NVIDIA's CUTLASS (CUDA Templates for Linear Algebra Subroutines) is a collection of CUDA C++ template abstractions for implementing high-performance matrix multiplication and convolution algorithms. It's not a library you directly link against, but rather a meta-programming toolkit designed to enable developers to create highly optimized kernels tailored to specific hardware and problem sizes, particularly for NVIDIA GPUs. CUTLASS focuses on providing building blocks – specifically, highly tuned GEMM (General Matrix Multiply) and convolution primitives – that can be combined to construct more complex linear algebra operations. Its core philosophy is to maximize performance through aggressive specialization and hardware awareness.

The key strength of CUTLASS lies in its template-based approach. Instead of providing a single, monolithic GEMM implementation, CUTLASS defines templates that generate specialized code based on parameters like data types (FP16, FP32, INT8, etc.), matrix dimensions, tiling sizes, and hardware features (Tensor Cores, sparsity support). This allows for a massive degree of customization, enabling developers to exploit the full potential of the underlying GPU architecture. It supports a wide range of precisions, layouts (row-major, column-major, etc.), and operations (multiply-add, complex numbers). Furthermore, CUTLASS is designed to be extensible, allowing users to add their own custom data types, operations, and hardware-specific optimizations.

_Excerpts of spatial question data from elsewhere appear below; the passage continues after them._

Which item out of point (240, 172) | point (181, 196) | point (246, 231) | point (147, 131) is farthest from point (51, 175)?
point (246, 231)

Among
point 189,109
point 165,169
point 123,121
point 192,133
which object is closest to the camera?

CUTLASS provides several levels of abstraction. At the lowest level are the *elemental functions* – highly optimized implementations of basic arithmetic operations. These are then used to build *thread-level primitives* which define how threads cooperate to compute partial results. These primitives are combined into *matrix multiply primitives* that handle tiling, data movement, and accumulation. Finally, CUTLASS offers *high-level GEMM* abstractions that simplify the process of launching and configuring GEMM operations. Convolution support is similarly structured, with primitives for input layout transformations, im2col, and Winograd algorithms. The repository includes examples demonstrating how to use these primitives to build complete GEMM and convolution kernels.

A significant feature of CUTLASS is its support for NVIDIA Tensor Cores. Tensor Cores are specialized hardware units designed to accelerate matrix multiplication operations, particularly those involving lower precision data types like FP16 and INT8. CUTLASS provides templates specifically designed to leverage Tensor Cores, resulting in substantial performance gains. It also includes support for sparsity, allowing for further acceleration when dealing with matrices containing a large number of zero elements. The repository provides detailed documentation and examples on how to utilize these features effectively.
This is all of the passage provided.